Render the data from the line containing "How great a distance is there from the point" up to and including the last line as a JSON list of strings, one string per line, with blank lines omitted.

-- Begin --

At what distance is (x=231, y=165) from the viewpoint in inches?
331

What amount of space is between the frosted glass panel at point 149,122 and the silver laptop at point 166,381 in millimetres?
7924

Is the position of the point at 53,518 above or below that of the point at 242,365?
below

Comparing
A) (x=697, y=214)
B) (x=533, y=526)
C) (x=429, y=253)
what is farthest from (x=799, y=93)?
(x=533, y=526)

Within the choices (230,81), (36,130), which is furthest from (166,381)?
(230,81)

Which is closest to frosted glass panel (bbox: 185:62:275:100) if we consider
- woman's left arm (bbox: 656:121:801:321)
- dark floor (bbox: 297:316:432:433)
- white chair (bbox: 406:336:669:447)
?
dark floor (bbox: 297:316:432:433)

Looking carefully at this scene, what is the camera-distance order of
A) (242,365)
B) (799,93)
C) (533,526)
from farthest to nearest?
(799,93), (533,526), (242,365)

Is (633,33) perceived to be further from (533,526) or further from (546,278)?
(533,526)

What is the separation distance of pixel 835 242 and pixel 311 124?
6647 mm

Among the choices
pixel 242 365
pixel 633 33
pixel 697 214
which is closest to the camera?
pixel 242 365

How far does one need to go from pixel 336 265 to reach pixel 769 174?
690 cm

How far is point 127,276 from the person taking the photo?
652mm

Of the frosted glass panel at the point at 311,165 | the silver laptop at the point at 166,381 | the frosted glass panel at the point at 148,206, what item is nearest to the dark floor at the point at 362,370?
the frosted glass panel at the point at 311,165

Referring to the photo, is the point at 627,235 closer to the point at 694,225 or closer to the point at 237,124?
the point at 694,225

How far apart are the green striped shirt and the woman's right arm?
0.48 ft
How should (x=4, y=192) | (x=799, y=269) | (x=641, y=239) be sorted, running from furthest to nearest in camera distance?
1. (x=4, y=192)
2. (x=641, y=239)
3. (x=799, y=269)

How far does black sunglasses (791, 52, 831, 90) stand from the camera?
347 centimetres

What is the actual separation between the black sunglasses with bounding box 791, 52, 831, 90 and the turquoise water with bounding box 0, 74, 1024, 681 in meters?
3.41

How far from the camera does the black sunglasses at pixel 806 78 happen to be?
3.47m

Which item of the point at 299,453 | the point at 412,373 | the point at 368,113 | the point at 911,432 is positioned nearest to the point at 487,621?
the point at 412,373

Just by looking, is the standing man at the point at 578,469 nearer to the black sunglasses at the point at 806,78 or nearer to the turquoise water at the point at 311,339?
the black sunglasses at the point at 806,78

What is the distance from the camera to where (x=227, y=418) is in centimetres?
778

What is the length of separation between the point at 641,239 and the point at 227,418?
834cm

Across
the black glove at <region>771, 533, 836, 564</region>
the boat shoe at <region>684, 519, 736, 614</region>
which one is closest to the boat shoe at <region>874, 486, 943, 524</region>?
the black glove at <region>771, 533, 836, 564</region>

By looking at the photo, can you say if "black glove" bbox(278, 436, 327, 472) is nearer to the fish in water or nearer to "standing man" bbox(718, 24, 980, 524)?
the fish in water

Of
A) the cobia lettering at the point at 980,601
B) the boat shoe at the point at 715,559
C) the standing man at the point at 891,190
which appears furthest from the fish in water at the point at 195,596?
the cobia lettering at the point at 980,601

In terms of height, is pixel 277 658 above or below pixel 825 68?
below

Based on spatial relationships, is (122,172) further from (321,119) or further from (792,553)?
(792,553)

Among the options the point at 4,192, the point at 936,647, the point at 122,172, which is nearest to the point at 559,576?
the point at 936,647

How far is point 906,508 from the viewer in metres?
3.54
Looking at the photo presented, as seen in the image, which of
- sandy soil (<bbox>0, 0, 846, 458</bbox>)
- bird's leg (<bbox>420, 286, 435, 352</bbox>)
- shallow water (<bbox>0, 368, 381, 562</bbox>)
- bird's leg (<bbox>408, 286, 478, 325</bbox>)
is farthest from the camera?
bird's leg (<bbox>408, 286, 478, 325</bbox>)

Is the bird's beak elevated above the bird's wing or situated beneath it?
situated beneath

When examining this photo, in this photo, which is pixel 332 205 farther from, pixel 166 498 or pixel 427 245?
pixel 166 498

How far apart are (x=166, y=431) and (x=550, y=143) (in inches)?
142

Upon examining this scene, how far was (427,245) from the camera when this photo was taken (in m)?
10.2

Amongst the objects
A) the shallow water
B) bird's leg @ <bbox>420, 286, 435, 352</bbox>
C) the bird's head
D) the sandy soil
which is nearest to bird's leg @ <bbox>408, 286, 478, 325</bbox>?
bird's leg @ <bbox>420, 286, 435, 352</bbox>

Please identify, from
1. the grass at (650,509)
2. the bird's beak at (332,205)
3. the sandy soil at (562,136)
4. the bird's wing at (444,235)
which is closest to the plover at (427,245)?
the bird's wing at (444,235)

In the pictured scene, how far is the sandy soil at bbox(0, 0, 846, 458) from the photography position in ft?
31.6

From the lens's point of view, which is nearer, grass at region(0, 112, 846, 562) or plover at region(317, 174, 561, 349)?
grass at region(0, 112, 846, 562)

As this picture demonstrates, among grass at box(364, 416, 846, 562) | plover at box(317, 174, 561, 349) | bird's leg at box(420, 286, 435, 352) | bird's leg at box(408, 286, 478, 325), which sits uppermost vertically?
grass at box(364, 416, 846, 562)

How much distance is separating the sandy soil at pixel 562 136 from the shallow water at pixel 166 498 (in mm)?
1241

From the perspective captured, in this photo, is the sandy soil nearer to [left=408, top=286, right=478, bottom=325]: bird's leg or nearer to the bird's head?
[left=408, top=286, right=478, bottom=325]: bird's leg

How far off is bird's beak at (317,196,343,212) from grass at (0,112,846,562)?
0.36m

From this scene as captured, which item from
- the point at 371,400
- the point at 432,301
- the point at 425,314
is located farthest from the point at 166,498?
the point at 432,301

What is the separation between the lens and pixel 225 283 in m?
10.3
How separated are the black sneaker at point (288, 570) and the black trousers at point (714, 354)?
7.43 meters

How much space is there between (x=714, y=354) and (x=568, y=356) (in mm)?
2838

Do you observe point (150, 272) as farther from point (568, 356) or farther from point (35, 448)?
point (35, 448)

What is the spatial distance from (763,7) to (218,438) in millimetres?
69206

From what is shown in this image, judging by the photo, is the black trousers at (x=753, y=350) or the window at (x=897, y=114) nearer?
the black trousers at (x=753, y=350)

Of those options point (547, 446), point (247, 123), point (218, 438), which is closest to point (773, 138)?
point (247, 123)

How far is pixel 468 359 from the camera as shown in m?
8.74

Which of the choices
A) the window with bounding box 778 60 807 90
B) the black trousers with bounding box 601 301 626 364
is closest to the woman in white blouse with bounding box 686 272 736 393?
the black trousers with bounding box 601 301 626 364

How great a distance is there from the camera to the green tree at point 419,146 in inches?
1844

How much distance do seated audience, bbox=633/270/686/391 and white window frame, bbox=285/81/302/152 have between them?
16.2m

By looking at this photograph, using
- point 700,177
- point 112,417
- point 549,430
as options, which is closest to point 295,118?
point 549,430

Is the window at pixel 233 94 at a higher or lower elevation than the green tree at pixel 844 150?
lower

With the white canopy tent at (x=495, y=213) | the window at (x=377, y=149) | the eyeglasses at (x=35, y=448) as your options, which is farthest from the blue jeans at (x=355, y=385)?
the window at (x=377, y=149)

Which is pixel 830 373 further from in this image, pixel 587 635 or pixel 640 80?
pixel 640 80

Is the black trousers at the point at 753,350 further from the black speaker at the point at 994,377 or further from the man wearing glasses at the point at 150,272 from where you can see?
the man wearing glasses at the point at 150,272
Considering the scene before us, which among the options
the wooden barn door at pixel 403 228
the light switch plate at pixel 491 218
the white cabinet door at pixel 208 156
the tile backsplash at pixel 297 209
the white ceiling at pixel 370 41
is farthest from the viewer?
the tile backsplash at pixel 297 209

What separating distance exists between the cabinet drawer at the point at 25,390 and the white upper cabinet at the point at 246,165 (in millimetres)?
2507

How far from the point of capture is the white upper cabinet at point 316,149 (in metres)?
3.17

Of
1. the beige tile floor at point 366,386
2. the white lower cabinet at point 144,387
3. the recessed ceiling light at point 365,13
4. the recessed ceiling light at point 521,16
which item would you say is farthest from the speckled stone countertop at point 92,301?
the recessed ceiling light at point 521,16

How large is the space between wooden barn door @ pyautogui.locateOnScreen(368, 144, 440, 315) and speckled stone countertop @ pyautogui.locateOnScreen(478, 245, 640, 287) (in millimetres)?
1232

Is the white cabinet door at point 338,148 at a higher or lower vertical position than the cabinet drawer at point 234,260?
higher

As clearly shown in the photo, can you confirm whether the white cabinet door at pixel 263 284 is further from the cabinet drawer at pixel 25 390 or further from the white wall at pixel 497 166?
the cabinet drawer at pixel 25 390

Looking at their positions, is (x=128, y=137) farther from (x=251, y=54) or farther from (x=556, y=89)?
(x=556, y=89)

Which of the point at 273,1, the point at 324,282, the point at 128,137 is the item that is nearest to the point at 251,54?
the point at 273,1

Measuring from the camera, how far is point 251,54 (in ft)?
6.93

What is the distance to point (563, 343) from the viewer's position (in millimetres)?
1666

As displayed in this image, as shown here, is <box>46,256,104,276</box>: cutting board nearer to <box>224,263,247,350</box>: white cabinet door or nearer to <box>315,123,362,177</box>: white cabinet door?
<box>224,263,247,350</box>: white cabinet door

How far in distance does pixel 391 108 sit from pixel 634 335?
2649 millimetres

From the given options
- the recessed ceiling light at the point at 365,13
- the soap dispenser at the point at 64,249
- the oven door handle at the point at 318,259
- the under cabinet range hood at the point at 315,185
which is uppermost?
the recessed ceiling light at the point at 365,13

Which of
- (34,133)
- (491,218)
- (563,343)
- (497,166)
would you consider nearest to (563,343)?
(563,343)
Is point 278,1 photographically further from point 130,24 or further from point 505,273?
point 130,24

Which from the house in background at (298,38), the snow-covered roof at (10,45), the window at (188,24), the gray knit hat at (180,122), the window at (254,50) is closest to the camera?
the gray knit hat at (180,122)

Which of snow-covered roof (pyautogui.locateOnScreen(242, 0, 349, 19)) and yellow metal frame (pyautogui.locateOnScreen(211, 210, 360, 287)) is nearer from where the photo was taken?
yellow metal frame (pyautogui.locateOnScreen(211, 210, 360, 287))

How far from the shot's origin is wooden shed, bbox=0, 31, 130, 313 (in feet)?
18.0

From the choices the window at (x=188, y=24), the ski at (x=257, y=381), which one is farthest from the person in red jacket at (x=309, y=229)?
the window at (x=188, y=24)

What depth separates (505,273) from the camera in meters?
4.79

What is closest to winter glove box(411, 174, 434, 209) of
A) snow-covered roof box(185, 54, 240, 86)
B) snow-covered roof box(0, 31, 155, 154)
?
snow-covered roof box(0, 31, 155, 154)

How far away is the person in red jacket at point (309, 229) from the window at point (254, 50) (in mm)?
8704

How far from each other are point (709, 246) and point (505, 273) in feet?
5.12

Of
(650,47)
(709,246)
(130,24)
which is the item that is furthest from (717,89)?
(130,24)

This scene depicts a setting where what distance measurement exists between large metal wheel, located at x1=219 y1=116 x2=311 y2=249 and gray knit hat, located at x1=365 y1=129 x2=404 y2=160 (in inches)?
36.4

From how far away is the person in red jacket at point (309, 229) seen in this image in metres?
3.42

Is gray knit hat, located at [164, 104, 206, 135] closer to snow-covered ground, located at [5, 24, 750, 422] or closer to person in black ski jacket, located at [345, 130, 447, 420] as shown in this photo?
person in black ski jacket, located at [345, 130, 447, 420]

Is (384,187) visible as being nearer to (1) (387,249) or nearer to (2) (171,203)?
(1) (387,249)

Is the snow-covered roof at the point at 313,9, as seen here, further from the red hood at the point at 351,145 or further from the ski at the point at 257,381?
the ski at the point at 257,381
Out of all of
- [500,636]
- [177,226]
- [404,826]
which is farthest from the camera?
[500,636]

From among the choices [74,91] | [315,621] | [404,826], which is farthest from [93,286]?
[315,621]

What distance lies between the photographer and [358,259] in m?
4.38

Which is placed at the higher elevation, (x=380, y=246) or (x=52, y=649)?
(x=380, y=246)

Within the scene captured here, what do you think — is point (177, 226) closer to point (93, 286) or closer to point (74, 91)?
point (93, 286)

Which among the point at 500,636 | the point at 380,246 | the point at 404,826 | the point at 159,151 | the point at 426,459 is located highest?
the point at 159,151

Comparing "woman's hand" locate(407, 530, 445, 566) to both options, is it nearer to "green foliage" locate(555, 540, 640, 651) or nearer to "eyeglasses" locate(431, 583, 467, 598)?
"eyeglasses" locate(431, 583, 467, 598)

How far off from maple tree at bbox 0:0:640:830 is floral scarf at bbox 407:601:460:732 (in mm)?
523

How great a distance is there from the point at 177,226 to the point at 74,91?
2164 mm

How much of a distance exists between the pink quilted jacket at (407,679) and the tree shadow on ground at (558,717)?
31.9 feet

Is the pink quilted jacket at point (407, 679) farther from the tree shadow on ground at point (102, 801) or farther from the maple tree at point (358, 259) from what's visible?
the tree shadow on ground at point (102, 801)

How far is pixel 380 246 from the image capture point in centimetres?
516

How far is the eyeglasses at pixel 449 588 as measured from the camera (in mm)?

-- End --

▶ Response for this exercise:
[
  "How great a distance is there from the point at 177,226 to the point at 74,91?",
  "2164 mm",
  "How much of a distance exists between the pink quilted jacket at (407,679) and the tree shadow on ground at (558,717)?",
  "31.9 feet",
  "Is the pink quilted jacket at point (407, 679) farther from the tree shadow on ground at point (102, 801) or farther from the maple tree at point (358, 259) from what's visible?",
  "the tree shadow on ground at point (102, 801)",
  "How far is pixel 380 246 from the image capture point in centimetres?",
  "516",
  "How far is the eyeglasses at pixel 449 588 as measured from the camera (in mm)?"
]